Les études sur le genre remettent en question l’altérité sexuelle
Le document met en lumière la différence entre l’idéologie du genre (appelée aussi aussi gender theory) et les diverses recherches sur le genre (gender studies) menées par les sciences humaines. Tandis que l’idéologie prétend, comme l’observe le pape François, «répondre à des aspirations parfois compréhensibles» mais cherche à «s’imposer comme une pensée unique qui détermine même l’éducation des enfants», il ne manque pas de recherches sur le genre «qui s’efforcent d’approfondir de manière appropriée la façon dont on vit dans les diverses cultures la différence sexuelle entre homme et femme. C’est en relation avec ces recherches qu’il est possible de s’ouvrir à l’écoute, au raisonnement et à la proposition.»
Le document trace un bref rappel historique des évolutions récentes dans les mentalités, au XXe siècle et au XXIe siècle, qui ont progressivement fait émerger l’idée que, «dans les relations interpersonnelles, seule compterait l’affection entre individus, indépendamment de la différence sexuelle et de la procréation, considérées comme négligeables pour la construction de la famille». Le nouveau modèle qui se diffuse correspond à «une vision purement contractuelle et volontariste». Depuis les années 1990 particulièrement, de plus en plus de chercheurs détachent la question du sexe de celle du genre, laissant la voie à une «dimension fluide, flexible, nomade», qui s’exprime notamment dans les thèmes du polyamour et de l’identité queer, qui sont de plus en plus présents dans les médias et dans le monde culturel.
Ces phénomènes, qui pouvaient pourtant sembler marginaux il y a peu, commencent à avoir une traduction juridique : «on en appelle à la reconnaissance publique de la liberté de choix du genre ainsi que de la pluralité d’unions en opposition au mariage entre homme et femme, considéré comme un héritage de la société patriarcale. On voudrait donc que chaque individu puisse choisir sa propre condition et que la société se limite à garantir ce droit, y compris par une aide matérielle, sans quoi on verrait se développer des formes de discrimination sociale vis-à-vis des minorités. La revendication de tels droits est entrée dans le débat politique actuel. Ils ont été accueillis dans plusieurs documents internationaux et insérés dans certaines législations nationales», est-il expliqué.

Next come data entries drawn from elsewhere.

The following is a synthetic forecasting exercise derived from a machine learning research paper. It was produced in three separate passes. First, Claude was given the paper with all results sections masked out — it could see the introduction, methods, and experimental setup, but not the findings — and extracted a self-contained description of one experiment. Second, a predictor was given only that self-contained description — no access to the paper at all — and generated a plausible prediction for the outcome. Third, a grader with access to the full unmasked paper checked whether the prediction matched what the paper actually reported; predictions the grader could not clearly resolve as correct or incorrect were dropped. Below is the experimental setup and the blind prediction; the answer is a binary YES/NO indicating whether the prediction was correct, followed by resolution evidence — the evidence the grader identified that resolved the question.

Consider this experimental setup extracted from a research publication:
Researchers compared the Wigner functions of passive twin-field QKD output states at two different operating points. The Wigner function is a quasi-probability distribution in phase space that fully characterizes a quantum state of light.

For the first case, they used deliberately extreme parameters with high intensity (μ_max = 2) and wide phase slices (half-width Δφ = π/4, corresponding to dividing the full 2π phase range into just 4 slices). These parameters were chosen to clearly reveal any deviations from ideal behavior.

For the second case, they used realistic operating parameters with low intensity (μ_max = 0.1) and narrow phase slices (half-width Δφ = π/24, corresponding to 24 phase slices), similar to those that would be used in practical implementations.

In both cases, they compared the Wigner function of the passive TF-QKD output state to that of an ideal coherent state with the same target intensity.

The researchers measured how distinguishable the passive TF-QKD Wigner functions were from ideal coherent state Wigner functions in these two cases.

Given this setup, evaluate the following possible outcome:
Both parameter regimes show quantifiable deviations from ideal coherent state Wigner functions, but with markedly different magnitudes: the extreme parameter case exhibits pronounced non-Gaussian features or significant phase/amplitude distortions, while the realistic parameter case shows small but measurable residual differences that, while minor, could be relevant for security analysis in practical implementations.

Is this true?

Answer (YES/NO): NO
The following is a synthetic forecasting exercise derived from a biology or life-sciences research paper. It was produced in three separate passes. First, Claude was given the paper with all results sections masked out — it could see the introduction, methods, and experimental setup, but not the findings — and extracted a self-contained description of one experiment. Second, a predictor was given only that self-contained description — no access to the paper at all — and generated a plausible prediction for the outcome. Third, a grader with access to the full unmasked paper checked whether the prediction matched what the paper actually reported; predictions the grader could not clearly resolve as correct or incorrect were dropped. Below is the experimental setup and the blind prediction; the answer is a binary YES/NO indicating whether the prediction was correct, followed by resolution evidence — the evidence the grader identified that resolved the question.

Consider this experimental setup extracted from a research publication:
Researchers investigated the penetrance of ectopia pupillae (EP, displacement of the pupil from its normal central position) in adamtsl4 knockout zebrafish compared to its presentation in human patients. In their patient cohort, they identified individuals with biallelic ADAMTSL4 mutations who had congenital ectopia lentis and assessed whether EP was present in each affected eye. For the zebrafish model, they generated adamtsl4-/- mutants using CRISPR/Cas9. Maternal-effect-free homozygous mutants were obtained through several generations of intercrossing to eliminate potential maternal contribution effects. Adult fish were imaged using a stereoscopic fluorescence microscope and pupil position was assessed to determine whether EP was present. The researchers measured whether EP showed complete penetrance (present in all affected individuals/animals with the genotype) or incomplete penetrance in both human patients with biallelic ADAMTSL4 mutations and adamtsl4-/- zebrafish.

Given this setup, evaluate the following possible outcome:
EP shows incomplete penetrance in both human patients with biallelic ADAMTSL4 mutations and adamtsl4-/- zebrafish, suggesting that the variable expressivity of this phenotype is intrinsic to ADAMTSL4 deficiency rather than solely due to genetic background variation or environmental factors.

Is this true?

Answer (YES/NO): NO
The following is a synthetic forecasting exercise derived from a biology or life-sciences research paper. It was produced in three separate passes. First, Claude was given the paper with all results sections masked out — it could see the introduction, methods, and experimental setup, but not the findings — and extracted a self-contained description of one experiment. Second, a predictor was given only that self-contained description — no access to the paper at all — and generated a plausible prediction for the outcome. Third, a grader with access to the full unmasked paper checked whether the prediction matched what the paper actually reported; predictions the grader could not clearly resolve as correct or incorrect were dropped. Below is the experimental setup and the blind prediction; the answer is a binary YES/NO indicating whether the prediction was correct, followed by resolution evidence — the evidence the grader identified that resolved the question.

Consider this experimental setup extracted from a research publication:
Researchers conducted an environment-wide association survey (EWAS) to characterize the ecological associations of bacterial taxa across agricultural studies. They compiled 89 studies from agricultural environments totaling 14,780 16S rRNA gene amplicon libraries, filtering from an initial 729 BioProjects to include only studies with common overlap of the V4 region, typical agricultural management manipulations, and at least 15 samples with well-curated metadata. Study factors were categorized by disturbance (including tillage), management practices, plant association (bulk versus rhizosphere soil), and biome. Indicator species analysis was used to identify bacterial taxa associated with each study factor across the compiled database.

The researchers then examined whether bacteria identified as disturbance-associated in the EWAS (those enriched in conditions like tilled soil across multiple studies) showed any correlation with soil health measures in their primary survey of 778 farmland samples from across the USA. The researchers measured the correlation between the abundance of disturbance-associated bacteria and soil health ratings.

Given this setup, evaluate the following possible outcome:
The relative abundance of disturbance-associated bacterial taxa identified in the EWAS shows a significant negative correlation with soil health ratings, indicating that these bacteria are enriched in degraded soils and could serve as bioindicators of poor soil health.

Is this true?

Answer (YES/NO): NO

Les aspects positifs des études sur le genre
Cependant, dans une dialectique très nuancée, le document discerne toutefois des aspects positifs dans le développement des études de genre, et identifie des points de rencontre qui peuvent aider l’Église catholique à mieux transmettre le message de l’Évangile. «Il n’est pas rare, en effet, que les projets éducatifs aient l’exigence acceptable et appréciable de lutter contre toute expression de discrimination injuste. Ceux-ci poursuivent une action pédagogique, avant tout par la reconnaissance des retards et des manquements. En effet, on ne peut nier qu’au cours des siècles des formes de subordination injustes ne se soient présentées», indique le texte, reprenant des termes utilisés par le Pape François le 5 octobre 2017 lors de son discours devant l’Académie pontificale pour la Vie. «Elles ont tristement marqué l’histoire et ont eu une influence même à l’intérieur de l’Église. Cela a comporté des rigidités et des fixités qui ont retardé la nécessaire et progressive inculturation du message authentique par lequel Jésus proclamait l’égale dignité de l’homme et de la femme, donnant lieu à des accusations d’un certain masculinisme plus ou moins camouflé derrière des motivations religieuses.»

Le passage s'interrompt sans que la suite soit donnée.